[[ RECORDS FOR THIS TASK open ]]

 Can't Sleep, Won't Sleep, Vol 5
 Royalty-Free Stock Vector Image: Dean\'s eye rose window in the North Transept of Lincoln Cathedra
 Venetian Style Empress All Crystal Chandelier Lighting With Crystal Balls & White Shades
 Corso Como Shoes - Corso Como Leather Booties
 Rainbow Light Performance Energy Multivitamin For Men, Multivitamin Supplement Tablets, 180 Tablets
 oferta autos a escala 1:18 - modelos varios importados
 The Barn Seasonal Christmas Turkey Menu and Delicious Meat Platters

[[ RECORDS FOR THIS TASK closed ]]
[[ RECORDS FOR THIS TASK open ]]

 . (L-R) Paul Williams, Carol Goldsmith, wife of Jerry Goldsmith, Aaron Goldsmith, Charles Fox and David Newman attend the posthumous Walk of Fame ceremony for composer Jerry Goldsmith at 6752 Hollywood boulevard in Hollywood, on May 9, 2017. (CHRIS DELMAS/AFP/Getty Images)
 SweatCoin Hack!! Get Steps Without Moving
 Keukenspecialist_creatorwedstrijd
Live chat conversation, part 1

[[ RECORDS FOR THIS TASK closed ]]

= EXERCISE BRIEF =
Once you find the line with "Can't Sleep, Won't Sleep, Vol 5" above, print it and every line after it up to and including the line with "The Barn Seasonal", exactly as written and nothing else.

= SOLUTION TO THIS PROBLEM =
 Can't Sleep, Won't Sleep, Vol 5
 Royalty-Free Stock Vector Image: Dean\'s eye rose window in the North Transept of Lincoln Cathedra
 Venetian Style Empress All Crystal Chandelier Lighting With Crystal Balls & White Shades
 Corso Como Shoes - Corso Como Leather Booties
 Rainbow Light Performance Energy Multivitamin For Men, Multivitamin Supplement Tablets, 180 Tablets
 oferta autos a escala 1:18 - modelos varios importados
 The Barn Seasonal Christmas Turkey Menu and Delicious Meat Platters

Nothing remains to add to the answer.